▶ _Documento_
┌────────

Oliveira Ascenção adverte que a solidariedade intergerações se impõe, que somos responsáveis, na nossa medida, por aqueles que vêm depois de nós. Tudo que for feito que possa atingir as gerações futuras só pode ser feito em benefício delas22.
Nesta senda, os princípios bioéticos da beneficência e da autonomia devem ser aplicados não apenas em relação ao presente, mas também com um olhar para o futuro, de modo a verificar que impactos a biotecnologia podem acarretar para a própria condição humana.
4 AS FUTURAS GERAÇÕES COMO SUJEITO DE DIREITOS
A preocupação pela normatização dos direitos das gerações futuras é recente. A Carta das Nações Unidas, em 1945, por exemplo, foi um dos primeiros textos escritos neste sentido, ao declarar que os Povos das Nações Unidas, saídos da Segunda Guerra Mundial, estavam “resolvidos a preservar as gerações vindouras do flagelo da guerra”
A Carta dos Direitos Fundamentais da União Europeia, por sua vez, ressalta a garantia do gozo dos direitos fundamentais frente à responsabilidade para com a “comunidade humana e as gerações futuras”23.
A Constituição Brasileira de 1988 utilizou o termo futuras gerações, em seu art. 225, ao dispor que:
Art. 225. Todos têm direito ao meio ambiente ecologicamente equilibrado, bem de uso comum do povo e essencial à sadia qualidade de vida, impondo-se ao Poder Público e à coletividade o dever de defendê-lo e preservá-lo para as presentes e futuras gerações24.
A partir do reconhecimento da responsabilidade atual perante as futuras gerações e um dever jurídico correlato, o seu enquadramento em categoria jurídica torna-se imprescindível para a sua efetiva proteção.
No cenário jurídico atual, as futuras gerações não podem ser enquadradas no conceito jurídico de pessoa, posto que não atendem ao requisito da legislação civil brasileira para tal (nascimento com vida) e da maioria dos sistemas jurídicos do civil law. Considerando que o conceito de sujeito de direitos não necessariamente coincide com o de pessoa e a partir do reconhecimento de deveres jurídicos das atuais gerações para com as futuras, comunga-se do entendimento daqueles que enquadram as gerações futuras como sujeitos de direito.
Interessante observação faz Helena Pereira de Melo ao defender que o reconhecimento de direitos das futuras gerações ultrapassa as fronteiras dos direitos nacionais, sendo uma noção de cunho internacional, já que diz respeito ao futuro de toda humanidade. Para a referida autora, as futuras gerações seriam titulares dos direitos coletivos da humanidade, quais sejam à vida e à preservação da espécie humana, como bem defendido nos julgamentos de Nuremberg, que pela primeira vez utilizou a expressão “crimes contra a Humanidade” quando da designação das barbáries do Holocausto, afirmando que o ser humano não deverá jamais perder a sua individualidade nem ser reduzido a elemento fungível passível de rejeição25.

└────────

▶ _Dados fornecidos_
┌────────

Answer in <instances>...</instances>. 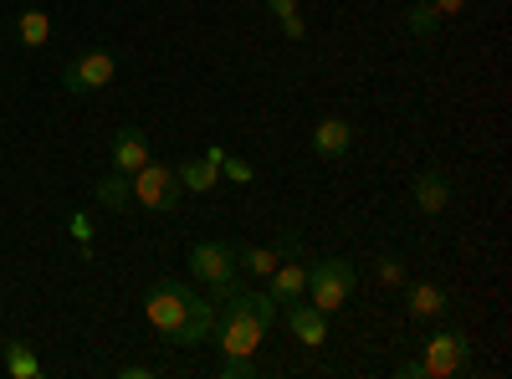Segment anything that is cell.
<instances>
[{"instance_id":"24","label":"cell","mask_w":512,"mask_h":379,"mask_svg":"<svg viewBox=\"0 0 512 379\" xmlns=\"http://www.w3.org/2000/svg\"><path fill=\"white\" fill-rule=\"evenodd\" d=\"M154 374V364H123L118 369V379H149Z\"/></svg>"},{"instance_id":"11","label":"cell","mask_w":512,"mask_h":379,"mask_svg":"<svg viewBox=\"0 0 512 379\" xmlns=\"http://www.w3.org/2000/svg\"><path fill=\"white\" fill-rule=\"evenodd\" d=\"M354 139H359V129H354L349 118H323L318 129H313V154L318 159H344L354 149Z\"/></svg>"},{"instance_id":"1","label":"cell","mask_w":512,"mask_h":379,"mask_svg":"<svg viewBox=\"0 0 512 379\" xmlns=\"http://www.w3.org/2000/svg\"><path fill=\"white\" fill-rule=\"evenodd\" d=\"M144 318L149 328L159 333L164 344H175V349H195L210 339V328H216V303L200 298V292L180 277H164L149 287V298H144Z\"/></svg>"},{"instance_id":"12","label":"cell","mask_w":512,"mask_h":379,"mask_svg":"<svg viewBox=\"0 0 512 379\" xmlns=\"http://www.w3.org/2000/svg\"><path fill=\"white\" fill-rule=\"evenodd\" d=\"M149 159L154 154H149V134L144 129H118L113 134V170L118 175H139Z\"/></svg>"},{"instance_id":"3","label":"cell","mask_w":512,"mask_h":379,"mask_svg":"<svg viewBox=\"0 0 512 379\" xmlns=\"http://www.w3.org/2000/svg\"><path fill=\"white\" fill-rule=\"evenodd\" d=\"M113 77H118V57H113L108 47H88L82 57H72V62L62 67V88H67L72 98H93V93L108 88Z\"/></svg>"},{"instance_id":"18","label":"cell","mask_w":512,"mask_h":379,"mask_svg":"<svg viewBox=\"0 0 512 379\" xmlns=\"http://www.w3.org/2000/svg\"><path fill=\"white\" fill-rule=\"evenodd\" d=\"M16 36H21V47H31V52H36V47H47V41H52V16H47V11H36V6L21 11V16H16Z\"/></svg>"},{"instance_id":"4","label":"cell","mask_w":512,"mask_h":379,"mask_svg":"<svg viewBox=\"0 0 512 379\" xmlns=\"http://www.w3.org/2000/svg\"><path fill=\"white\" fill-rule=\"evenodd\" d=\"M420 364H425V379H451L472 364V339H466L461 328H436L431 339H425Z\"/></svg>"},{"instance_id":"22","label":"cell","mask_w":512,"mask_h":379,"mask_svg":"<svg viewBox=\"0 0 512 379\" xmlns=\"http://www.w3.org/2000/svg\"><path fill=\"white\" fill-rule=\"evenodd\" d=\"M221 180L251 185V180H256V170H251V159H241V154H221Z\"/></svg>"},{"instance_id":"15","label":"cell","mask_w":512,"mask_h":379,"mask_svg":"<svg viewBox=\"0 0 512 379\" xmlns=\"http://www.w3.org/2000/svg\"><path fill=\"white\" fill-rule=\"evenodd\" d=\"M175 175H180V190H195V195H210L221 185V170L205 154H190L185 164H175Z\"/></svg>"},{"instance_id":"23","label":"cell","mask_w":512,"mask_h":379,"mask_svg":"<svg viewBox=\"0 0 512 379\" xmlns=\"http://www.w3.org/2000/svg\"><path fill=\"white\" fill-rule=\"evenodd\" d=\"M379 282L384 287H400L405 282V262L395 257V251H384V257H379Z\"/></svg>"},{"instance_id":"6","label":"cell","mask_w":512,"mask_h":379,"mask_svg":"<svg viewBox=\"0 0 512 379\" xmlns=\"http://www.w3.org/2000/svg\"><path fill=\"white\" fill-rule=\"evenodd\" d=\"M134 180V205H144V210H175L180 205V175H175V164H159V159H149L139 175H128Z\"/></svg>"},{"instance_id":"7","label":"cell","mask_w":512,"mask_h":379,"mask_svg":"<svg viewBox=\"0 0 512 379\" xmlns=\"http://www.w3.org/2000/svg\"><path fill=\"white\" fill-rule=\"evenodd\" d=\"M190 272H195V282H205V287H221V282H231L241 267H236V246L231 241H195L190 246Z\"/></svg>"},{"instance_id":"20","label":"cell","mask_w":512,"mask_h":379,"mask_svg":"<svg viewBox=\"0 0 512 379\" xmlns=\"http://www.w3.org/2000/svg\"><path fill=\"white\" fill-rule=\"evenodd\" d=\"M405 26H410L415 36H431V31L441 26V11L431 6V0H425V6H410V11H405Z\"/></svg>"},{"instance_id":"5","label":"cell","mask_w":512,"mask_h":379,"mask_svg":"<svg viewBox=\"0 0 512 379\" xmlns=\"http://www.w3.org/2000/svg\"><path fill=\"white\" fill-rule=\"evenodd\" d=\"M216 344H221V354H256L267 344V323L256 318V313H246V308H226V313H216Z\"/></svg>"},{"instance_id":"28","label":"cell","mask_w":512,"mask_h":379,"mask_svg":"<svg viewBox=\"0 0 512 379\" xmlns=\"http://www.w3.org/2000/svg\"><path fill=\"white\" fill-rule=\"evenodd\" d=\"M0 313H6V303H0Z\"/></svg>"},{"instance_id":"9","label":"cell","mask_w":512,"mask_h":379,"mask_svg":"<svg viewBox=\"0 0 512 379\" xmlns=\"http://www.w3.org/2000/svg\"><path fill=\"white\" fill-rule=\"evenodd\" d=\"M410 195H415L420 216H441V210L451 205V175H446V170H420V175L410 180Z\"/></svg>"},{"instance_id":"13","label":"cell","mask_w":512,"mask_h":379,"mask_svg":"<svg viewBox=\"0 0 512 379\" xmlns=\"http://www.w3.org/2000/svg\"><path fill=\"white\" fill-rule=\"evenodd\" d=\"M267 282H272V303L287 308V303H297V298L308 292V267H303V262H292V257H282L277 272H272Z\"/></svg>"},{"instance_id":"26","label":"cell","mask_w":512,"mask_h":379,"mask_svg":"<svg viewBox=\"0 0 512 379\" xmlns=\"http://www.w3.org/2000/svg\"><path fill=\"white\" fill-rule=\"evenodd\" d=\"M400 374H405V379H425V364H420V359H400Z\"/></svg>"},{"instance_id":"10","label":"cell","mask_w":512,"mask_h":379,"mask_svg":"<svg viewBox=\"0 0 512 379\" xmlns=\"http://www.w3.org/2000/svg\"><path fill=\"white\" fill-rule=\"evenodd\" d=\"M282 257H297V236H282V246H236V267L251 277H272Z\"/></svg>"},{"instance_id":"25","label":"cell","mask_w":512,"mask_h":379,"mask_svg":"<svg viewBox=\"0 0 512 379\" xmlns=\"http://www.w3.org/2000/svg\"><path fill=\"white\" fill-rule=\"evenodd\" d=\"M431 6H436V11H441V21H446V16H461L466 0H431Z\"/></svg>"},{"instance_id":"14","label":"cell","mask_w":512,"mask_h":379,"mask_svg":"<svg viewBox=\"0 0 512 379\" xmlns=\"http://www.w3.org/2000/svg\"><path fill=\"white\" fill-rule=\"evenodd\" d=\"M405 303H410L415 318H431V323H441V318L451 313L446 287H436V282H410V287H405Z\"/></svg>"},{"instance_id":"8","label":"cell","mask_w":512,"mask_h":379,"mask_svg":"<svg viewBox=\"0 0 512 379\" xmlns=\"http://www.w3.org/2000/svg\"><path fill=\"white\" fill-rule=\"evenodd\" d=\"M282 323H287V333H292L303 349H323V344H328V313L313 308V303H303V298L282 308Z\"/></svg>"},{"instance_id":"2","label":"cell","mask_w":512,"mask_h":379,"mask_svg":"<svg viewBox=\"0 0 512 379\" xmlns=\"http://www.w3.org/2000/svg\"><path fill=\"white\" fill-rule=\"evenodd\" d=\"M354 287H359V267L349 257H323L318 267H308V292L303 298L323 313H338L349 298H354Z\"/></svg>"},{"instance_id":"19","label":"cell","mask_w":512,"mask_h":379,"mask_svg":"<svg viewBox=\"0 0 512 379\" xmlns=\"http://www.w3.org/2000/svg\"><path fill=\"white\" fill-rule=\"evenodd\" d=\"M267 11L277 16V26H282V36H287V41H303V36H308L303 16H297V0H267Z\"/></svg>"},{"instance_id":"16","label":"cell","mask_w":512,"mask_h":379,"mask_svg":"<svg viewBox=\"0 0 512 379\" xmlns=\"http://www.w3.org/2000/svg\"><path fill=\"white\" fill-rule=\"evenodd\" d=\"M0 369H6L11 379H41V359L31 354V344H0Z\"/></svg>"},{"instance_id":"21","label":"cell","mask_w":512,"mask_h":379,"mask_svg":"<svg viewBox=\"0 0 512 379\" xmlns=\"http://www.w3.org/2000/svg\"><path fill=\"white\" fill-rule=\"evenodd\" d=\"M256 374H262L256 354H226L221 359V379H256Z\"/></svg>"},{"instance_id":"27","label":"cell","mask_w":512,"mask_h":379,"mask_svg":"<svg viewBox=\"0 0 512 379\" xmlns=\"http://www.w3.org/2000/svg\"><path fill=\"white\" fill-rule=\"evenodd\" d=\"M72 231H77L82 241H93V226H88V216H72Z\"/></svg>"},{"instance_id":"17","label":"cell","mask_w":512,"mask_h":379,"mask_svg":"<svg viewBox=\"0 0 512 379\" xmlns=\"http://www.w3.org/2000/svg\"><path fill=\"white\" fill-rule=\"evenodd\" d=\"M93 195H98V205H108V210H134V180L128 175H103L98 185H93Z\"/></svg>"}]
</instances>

└────────

▶ _Tarefas propostas_
1. Como ficaria, em no máximo duas frases, o parágrafo do documento que começa com “No cenário jurídico atual”, preservando seus fatos principais?
2. Responda com base no documento:
(a) Em que ano foi feita a Carta das Nações Unidas?
(b) Em qual artigo a Constituição Brasileira de 1988 usa o termo “futuras gerações”?
(c) Segundo Helena Pereira de Melo, de quais direitos coletivos da humanidade as futuras gerações seriam titulares?
As linhas apresentadas não têm relação com o documento.

▶ _Respostas do exercício_
1. As futuras gerações não se enquadram no conceito jurídico de pessoa, pois não atendem ao requisito do nascimento com vida exigido pela legislação civil brasileira e pela maioria dos sistemas do civil law. Como sujeito de direitos não coincide necessariamente com pessoa e as gerações atuais têm deveres jurídicos para com as futuras, adota-se o entendimento de que estas são sujeitos de direito.

2.
(a) Em 1945.
(b) No art. 225.
(c) Do direito à vida e do direito à preservação da espécie humana.